Kutipan Teks ▸

Lebih lanjut WHO mengungkapkan
bahwa pada tahun 2016, sebanyak 90% dari total 4,2 juta kasus kematian dini
akibat polusi udara terjadi di negara-negara berpendapatan rendah dan menengah.
Dua pertiga diantaranya terjadi di belahan Asia Tenggara dan pesisir barat
Pasifik. Ditilik dari kacamata posisi ekonomi dan geografis ini—diperparah
dengan kondisi terkini hasil pantauan AirVisual—terbaca jelas bahwa warga Jakarta
memiliki risiko tinggi terpapar dampak negatif pencemaran udara.
Teladan Upaya-upaya Pengurangan Polusi
Salah satu tujuan pembangunan
berkelanjutan global (SDGs) pada tahun 2030 adalah menurunkan angka kematian
dini dari dampak pencemaran udara di dunia. Karenanya, beberapa kota terutama
di negara-negara maju saat ini sudah tergugah untuk mulai berjibaku dengan isu
polusi udara. Oslo misalnya, telah melarang penggunaan mobil di pusat
kota—kecuali untuk keperluan darurat seperti ambulans—dan mengalihfungsikan 650
lahan parkir menjadi taman, jalur sepeda dan pejalan kaki.
Contoh lainnya ialah Kota Brussels
yang mengeluarkan aturan bahwa dalam kondisi darurat, jika dalam dua hari
berturut-turut kualitas udara kota melampaui ambang batas normal, pemerintah
kota akan meng-gratis-kan semua angkutan publik. Tujuannya supaya warga kota
meninggalkan mobil pribadinya, minimal sehari, dan beralih ke transportasi
umum. Sekalipun hingga saat ini praktik tersebut belum dijalankan—bahkan
diwarnai kritikan menyangkut akuntabilitas program—namun upaya tersebut dapat
menjadi preseden kebijakan publik dalam memperbaiki kualitas udara Jakarta.
Yang juga patut diperhatikan, belum
lama ini sekelompok ilmuwan di Universitas Latvia merilis penelitian tentang
moda transportasi bebas karbon. Para peneliti lintas bidang ini merancang suatu
skenario bahwa tidak lama lagi ibukota Latvia, Riga, akan memanfaatkan bus dan
mobil berbahan listrik dan hidrogen ramah lingkungan sebagai pengusung
transportasi massal (Kleperis et.al, 2016). Muaranya jelas untuk meminimalkan
emisi karbon dan memurnikan kembali udara kota.
Rekomendasi
Inti dari upaya untuk mengurangi
polusi udara adalah dengan membatasi emisi karbon ke udara secara berjamaah.
Upaya tersebut dapat dimulai dari partisipasi masing-masing warga kota serta
secara simultan didukung oleh regulasi yang tegas dari pemerintah. Setidaknya
terdapat tujuh solusi yang bisa ditempuh dari tingkat individu hingga otoritas
publik untuk mengurangi pencemaran udara Jakarta. Pertama, memassalkan penggunaan transportasi publik. Dengan
mengambil perbandingan satu bus setara dengan 40 mobil dalam hal mengangkut
penumpang, sangat rasional jika kita mengedepankan penggunaan transportasi publik.

Bagian Data ▸

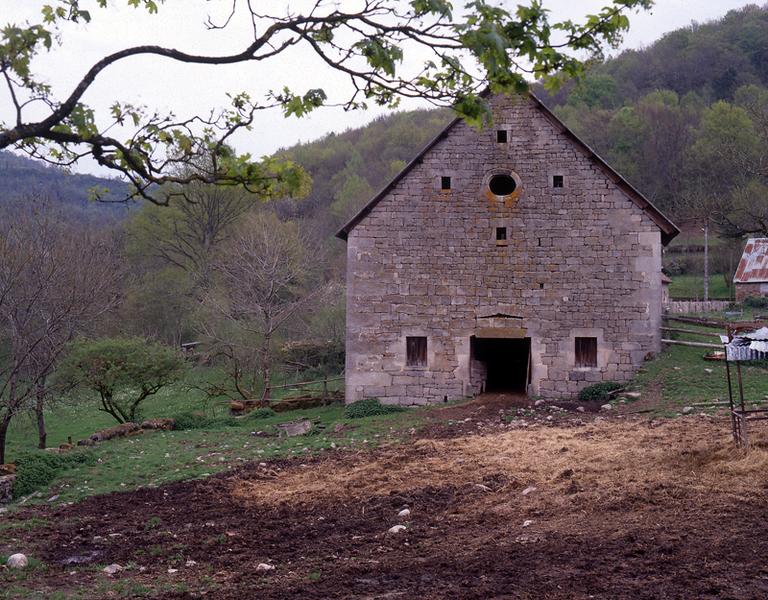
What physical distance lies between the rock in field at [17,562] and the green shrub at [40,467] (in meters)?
4.78

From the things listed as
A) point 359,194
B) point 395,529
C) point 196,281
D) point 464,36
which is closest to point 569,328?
point 395,529

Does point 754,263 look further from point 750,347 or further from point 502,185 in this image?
point 750,347

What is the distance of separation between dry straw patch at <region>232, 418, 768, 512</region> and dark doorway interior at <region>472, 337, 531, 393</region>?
746 centimetres

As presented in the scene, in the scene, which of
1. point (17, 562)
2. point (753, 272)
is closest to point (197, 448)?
point (17, 562)

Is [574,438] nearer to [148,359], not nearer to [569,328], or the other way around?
[569,328]

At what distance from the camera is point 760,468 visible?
29.4 feet

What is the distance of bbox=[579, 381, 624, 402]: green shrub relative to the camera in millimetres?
19656

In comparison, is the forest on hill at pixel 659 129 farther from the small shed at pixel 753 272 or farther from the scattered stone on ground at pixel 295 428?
the scattered stone on ground at pixel 295 428

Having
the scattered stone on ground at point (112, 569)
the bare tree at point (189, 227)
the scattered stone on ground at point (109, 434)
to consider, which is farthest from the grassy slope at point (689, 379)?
the bare tree at point (189, 227)

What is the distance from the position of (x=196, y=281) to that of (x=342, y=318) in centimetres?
1444

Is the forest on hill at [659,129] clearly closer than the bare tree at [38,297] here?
No

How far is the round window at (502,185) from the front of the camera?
2117cm

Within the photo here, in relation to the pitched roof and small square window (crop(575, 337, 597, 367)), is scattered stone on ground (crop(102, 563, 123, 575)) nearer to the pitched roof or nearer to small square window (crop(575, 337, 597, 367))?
the pitched roof

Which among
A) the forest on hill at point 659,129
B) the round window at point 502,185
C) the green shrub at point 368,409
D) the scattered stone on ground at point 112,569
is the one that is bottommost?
the green shrub at point 368,409
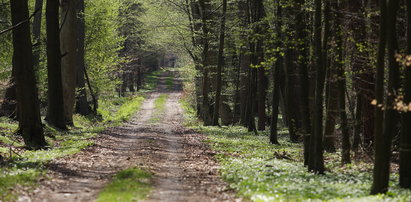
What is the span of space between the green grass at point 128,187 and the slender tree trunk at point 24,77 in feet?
20.0

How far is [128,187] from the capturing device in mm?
10969

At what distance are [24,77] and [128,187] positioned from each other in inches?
312

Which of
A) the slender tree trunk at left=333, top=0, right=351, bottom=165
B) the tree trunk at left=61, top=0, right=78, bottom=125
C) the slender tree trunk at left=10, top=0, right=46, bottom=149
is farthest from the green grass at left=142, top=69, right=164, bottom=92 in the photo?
the slender tree trunk at left=333, top=0, right=351, bottom=165

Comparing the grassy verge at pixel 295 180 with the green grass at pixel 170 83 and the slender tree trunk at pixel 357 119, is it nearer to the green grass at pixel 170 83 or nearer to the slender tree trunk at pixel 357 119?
the slender tree trunk at pixel 357 119

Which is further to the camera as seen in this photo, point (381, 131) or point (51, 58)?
point (51, 58)

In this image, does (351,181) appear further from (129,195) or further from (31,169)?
(31,169)

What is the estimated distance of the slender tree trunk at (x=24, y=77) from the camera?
16734mm

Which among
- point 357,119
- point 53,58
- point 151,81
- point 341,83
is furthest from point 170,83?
point 341,83

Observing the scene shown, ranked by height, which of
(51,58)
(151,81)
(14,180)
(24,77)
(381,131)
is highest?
(51,58)

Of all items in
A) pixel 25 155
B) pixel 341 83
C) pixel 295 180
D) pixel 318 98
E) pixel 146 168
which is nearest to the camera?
pixel 295 180

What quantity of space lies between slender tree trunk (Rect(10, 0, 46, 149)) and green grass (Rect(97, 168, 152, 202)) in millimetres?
6107

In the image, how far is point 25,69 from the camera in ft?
55.2

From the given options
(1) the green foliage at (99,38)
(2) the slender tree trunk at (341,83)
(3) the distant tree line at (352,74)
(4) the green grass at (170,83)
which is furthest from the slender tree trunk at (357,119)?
(4) the green grass at (170,83)

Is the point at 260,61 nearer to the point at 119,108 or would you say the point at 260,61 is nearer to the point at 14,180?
the point at 14,180
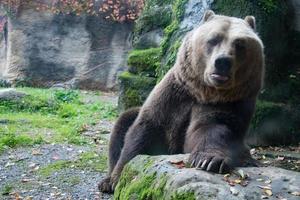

Permintaan Tertulis A ▸
Menurut kutipan teks, berapa banyak lahan parkir yang dialihfungsikan oleh Oslo menjadi taman, jalur sepeda, dan pejalan kaki?
Permintaan Tertulis B ▸
Salin secara persis bagian kutipan teks yang dimulai pada "Upaya tersebut dapat dimulai" dan berakhir pada "mengedepankan penggunaan transportasi publik.".

Penyelesaian A ▸
Sebanyak 650 lahan parkir.

Penyelesaian B ▸
Upaya tersebut dapat dimulai dari partisipasi masing-masing warga kota serta
secara simultan didukung oleh regulasi yang tegas dari pemerintah. Setidaknya
terdapat tujuh solusi yang bisa ditempuh dari tingkat individu hingga otoritas
publik untuk mengurangi pencemaran udara Jakarta. Pertama, memassalkan penggunaan transportasi publik. Dengan
mengambil perbandingan satu bus setara dengan 40 mobil dalam hal mengangkut
penumpang, sangat rasional jika kita mengedepankan penggunaan transportasi publik.